Ainda assim, estou moderadamente otimista.
Em parte, isso deriva das excepcionais qualidades do próximo presidente
chileno. Boric forjou-se nos protestos estudantis de dez anos atrás e manteve-se
fiel aos princípios daquela luta, evitando a tentação de ser corrompido e
domesticado pelos ocupantes do poder, mas também aprendeu o valor da
flexibilidade. É reconfortante vê-lo tão aberto ao diálogo, notar sua
disposição em reconhecer erros e proclamar-se a si mesmo como alguém – e ele
disse isso no discurso de vitória – que escuta mais do que fala. Jamais
subestime a capacidade de prevalecer de um líder que tem compaixão genuína
pelos que sofrem, que conta com o singular dom da coragem e a generosidade de
seus companheiros.
Nova Carta. Outro elemento a favor de Boric é que a Assembleia Constituinte (que ele foi essencial na criação) está discutindo a nova Carta Magna que substituirá a fraudulenta Constituição outorgada em 1980 por Pinochet, que tem impedido as reformas que o Chile espera. O processo sem precedentes de reimaginar a maneira como o país deve ser governado, como o país deve idealizar a si mesmo enquanto uma sociedade verdadeiramente inclusiva, está sendo operado por deputados que representam a imensa diversidade do povo chileno. A Constituinte tem equidade entre representantes homens e mulheres, é presidida por uma indígena e está a caminho de libertar o Chile das persistentes algemas ideológicas do legado de Pinochet. A assembleia também se esforçou para tornar as deliberações participativas e comunitárias, prática que coincide com os próprios instintos e experiências de Boric.

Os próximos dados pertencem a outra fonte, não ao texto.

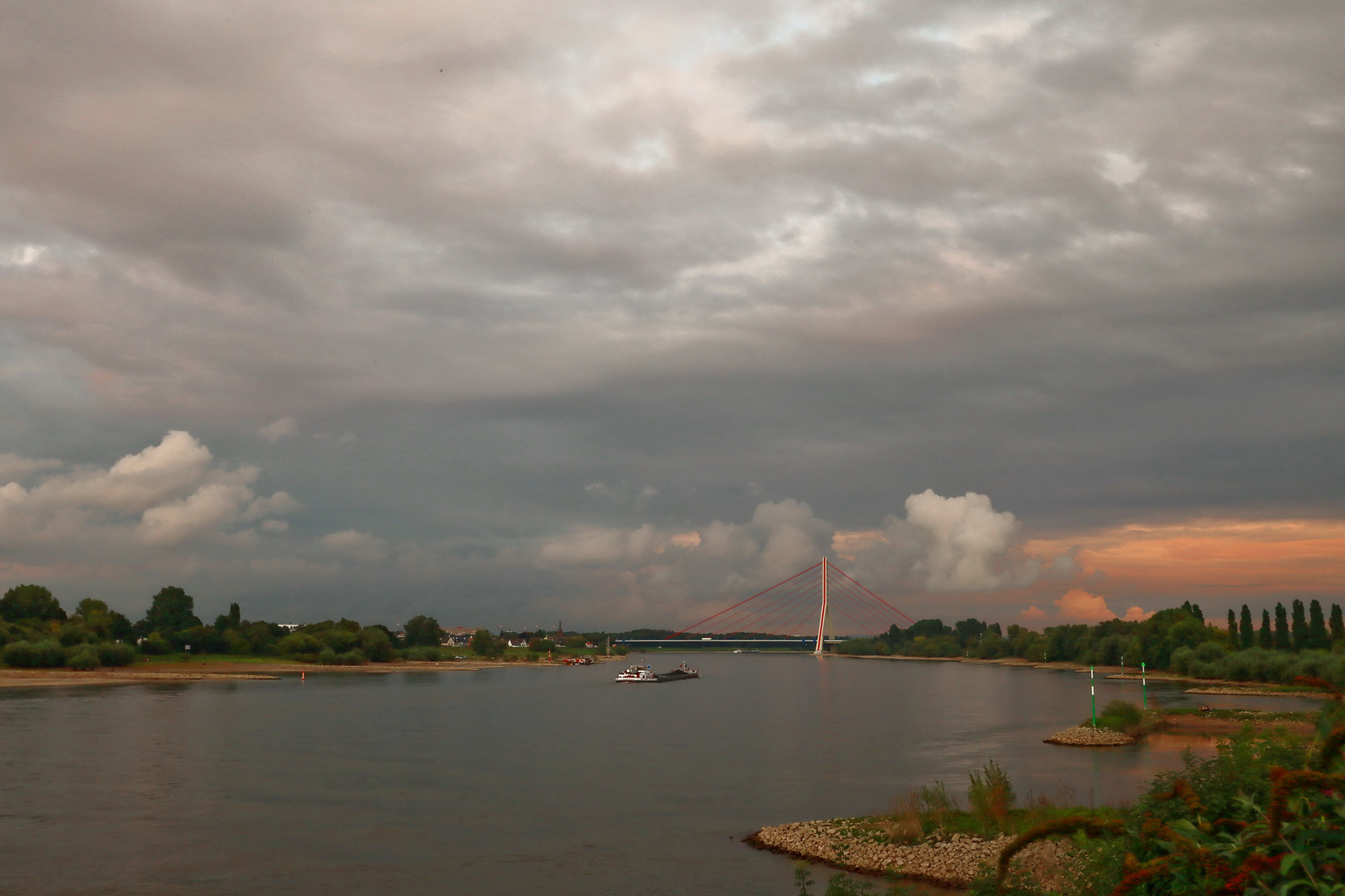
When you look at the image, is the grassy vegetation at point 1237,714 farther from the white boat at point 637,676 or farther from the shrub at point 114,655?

Igualmente decisivo para o sucesso de Boric
é que sua triunfante ascensão ocorre em um momento auspicioso para a esquerda
latino-americana. Argentina, Bolívia e Peru, os três países que fazem fronteira
com o Chile, são liderados, apesar da incerteza e da precariedade, por governos
de esquerda. Em outras partes da região, a eleição de uma socialista em
Honduras e a possibilidade de o progressista Luiz Inácio Lula da Silva derrotar
Jair Bolsonaro (um amigo, aliás, de Kast) são outros sinais de grandes mudanças
no horizonte. Os governos de direita do Equador e da Colômbia estão em apuros,
e existe a possibilidade do ex-guerrilheiro Gustavo Petro, um dos favoritos na
disputa pela presidência colombiana nas eleições do próximo ano, poder
conquistar uma clamorosa vitória. E a feroz defesa dos direitos humanos de
Boric, onde quer que eles sejam violados, que o levou a criticar a ditadura do
pseudossandinista Daniel Ortega na Nicarágua e as farsas do venezuelano Nicolás
Maduro, poderiam auxiliar uma necessária renovação e reformulação de pensamento
da esquerda latino-americana, ajudando a evitar os erros cometidos por governos
revolucionários anteriores.
Minha crença de que as pessoas que votaram
esmagadoramente por Boric podem ser capazes de enfrentar, junto com ele, tantos
desafios diferentes tem raiz na minha existência pessoal. Quando cheguei a
Santiago em 1954, como um menino de 12 anos nascido em Buenos Aires e criado em
Nova York, logo me encantei com a beleza do Chile e a coragem e sabedoria de
seu povo. Nas décadas seguintes, encontrei abrigo no vasto movimento por
justiça social que os chilenos haviam construído desde a Independência,
movimento que culminou no governo democraticamente eleito do socialista
Salvador Allende.
Depois do sangrento golpe que pôs fim ao
experimento de Allende em 1973, fiquei maravilhado e inspirado pela maneira que
o país conseguiu resistir à ditadura com enormes sacrifícios e posteriormente
derrubar Pinochet por meios pacíficos, iniciando uma transição à democracia
que, apesar de todas as suas imperfeições, agora encontrou um líder capaz de
ajudar o povo a completar sua jornada na direção da liberdade e da igualdade.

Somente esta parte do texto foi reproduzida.